DO THIS:
Copy all the data exactly, except the pictures.
-- BEGIN MATERIAL FOR THIS TASK --
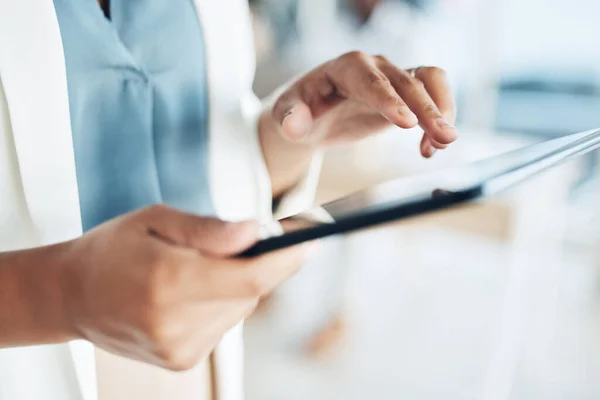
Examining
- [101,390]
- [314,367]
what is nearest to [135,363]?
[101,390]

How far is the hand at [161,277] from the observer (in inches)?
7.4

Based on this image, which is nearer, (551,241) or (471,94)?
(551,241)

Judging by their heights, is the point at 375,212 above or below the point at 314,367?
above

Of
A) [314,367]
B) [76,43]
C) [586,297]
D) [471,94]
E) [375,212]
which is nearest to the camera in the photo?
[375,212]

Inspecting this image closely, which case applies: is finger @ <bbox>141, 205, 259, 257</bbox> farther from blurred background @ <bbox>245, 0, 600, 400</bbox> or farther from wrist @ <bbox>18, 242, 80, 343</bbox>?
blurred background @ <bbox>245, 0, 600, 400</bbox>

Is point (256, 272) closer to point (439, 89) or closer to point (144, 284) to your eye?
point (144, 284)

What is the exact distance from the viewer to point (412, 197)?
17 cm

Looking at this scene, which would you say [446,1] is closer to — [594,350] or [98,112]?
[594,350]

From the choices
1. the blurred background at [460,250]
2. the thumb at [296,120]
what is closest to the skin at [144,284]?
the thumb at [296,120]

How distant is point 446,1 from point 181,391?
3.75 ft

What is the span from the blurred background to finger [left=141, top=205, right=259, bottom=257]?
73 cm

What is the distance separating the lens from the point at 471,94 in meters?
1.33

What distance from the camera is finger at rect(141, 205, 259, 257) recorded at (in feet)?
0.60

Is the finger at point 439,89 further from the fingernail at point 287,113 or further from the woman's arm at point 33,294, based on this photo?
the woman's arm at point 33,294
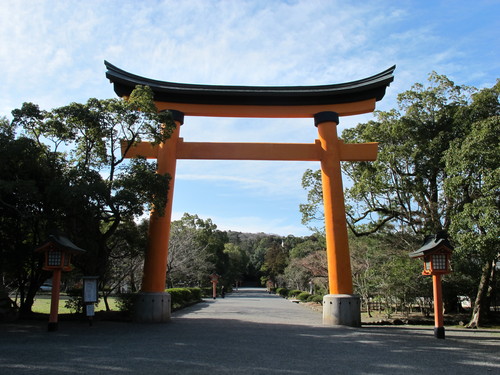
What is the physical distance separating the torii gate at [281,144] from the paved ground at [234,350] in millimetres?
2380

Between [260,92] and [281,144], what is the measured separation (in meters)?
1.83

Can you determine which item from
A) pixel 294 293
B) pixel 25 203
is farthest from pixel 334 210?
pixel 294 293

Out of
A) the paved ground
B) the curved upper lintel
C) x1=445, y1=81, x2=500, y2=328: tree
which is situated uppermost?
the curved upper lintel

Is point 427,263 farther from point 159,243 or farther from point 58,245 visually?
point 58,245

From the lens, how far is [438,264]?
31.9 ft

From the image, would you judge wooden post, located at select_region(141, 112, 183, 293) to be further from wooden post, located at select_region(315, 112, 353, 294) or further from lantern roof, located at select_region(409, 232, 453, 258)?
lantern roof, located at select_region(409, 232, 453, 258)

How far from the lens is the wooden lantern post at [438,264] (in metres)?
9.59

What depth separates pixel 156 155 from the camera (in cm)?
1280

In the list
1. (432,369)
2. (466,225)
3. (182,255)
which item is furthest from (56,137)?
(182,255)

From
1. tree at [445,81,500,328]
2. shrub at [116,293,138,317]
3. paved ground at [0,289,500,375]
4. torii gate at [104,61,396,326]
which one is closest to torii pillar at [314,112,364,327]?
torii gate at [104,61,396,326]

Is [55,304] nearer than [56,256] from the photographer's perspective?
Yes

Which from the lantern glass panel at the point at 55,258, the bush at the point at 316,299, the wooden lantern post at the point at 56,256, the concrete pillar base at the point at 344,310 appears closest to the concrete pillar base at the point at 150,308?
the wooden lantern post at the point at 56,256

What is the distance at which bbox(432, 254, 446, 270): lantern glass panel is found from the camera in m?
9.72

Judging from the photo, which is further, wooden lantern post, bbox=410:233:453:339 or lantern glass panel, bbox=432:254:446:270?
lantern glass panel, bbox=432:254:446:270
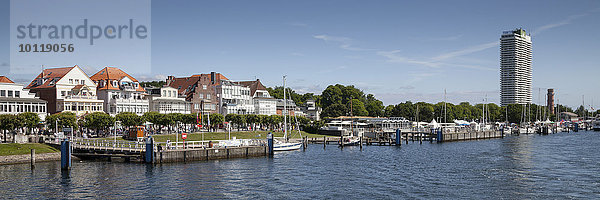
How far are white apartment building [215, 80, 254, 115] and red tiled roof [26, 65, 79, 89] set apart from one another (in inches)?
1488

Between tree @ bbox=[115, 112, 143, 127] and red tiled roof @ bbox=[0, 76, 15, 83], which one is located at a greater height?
-- END MATERIAL FOR THIS TASK --
SOLUTION:
Examining
- [101,390]
- [314,367]
what is nearest to [135,363]?
[101,390]

How far is the hand at [161,277] from the observer (in inches)?
7.4

Based on this image, which is nearer, (551,241) or (471,94)?
(551,241)

Judging by their heights, is the point at 375,212 above or below the point at 314,367?
above

Of
A) [314,367]
B) [76,43]
C) [586,297]
D) [471,94]
E) [375,212]
which is nearest to the camera in the photo?
[375,212]

Inspecting this image closely, which case applies: is finger @ <bbox>141, 205, 259, 257</bbox> farther from blurred background @ <bbox>245, 0, 600, 400</bbox> or farther from wrist @ <bbox>18, 242, 80, 343</bbox>?
blurred background @ <bbox>245, 0, 600, 400</bbox>

Is point (256, 272) closer to point (439, 89) or closer to point (144, 284) to your eye?
point (144, 284)

What is the exact distance from the viewer to point (412, 197)?
17 cm

Looking at this scene, which would you say [446,1] is closer to — [594,350] or [98,112]?
[594,350]

From the choices
1. the blurred background at [460,250]
2. the thumb at [296,120]
what is closest to the skin at [144,284]?
the thumb at [296,120]

How distant is point 446,1 from point 181,391?
3.75 ft

What is the span from the blurred background to finger [left=141, top=205, right=259, bottom=257]?
73 cm

What is the distance separating the lens from the point at 471,94 in meters?
1.33

What distance from the camera is finger at rect(141, 205, 259, 257) recorded at (in feet)?
0.60

Is the finger at point 439,89 further from the fingernail at point 287,113 or further from the woman's arm at point 33,294, based on this photo?
the woman's arm at point 33,294
What is the physical distance separating the torii gate at [281,144] from the paved ground at [234,350] in millimetres?
2380

Between [260,92] and [281,144], what is the measured separation (in meters)?
1.83

Can you determine which item from
A) pixel 294 293
B) pixel 25 203
is farthest from pixel 334 210?
pixel 294 293

Out of
A) the paved ground
B) the curved upper lintel
C) x1=445, y1=81, x2=500, y2=328: tree
which is situated uppermost?
the curved upper lintel

Is point 427,263 farther from point 159,243 or farther from point 58,245 visually?
point 58,245

From the lens, how far is [438,264]?
31.9 ft

From the image, would you judge wooden post, located at select_region(141, 112, 183, 293) to be further from wooden post, located at select_region(315, 112, 353, 294) or further from lantern roof, located at select_region(409, 232, 453, 258)?
lantern roof, located at select_region(409, 232, 453, 258)

How far from the lens is the wooden lantern post at [438,264] (in metres)?
9.59

What depth separates pixel 156 155 from the camera (in cm)?
1280

In the list
1. (432,369)
2. (466,225)
3. (182,255)
which item is furthest from (56,137)?
(182,255)

From
1. tree at [445,81,500,328]
2. shrub at [116,293,138,317]
3. paved ground at [0,289,500,375]
4. torii gate at [104,61,396,326]
which one is closest to torii pillar at [314,112,364,327]?
torii gate at [104,61,396,326]

Is [55,304] nearer than [56,256] from the photographer's perspective?
Yes

Which from the lantern glass panel at the point at 55,258, the bush at the point at 316,299, the wooden lantern post at the point at 56,256, the concrete pillar base at the point at 344,310 appears closest to the concrete pillar base at the point at 150,308?
the wooden lantern post at the point at 56,256

What is the distance at which bbox(432, 254, 446, 270): lantern glass panel is found from the camera in m?
9.72

Judging from the photo, which is further, wooden lantern post, bbox=410:233:453:339 or lantern glass panel, bbox=432:254:446:270?
lantern glass panel, bbox=432:254:446:270
How far are white apartment building [215, 80, 254, 115] and red tiled roof [26, 65, 79, 89] set apart from one another (in inches)?
1488

Between tree @ bbox=[115, 112, 143, 127] and red tiled roof @ bbox=[0, 76, 15, 83], which one is located at a greater height?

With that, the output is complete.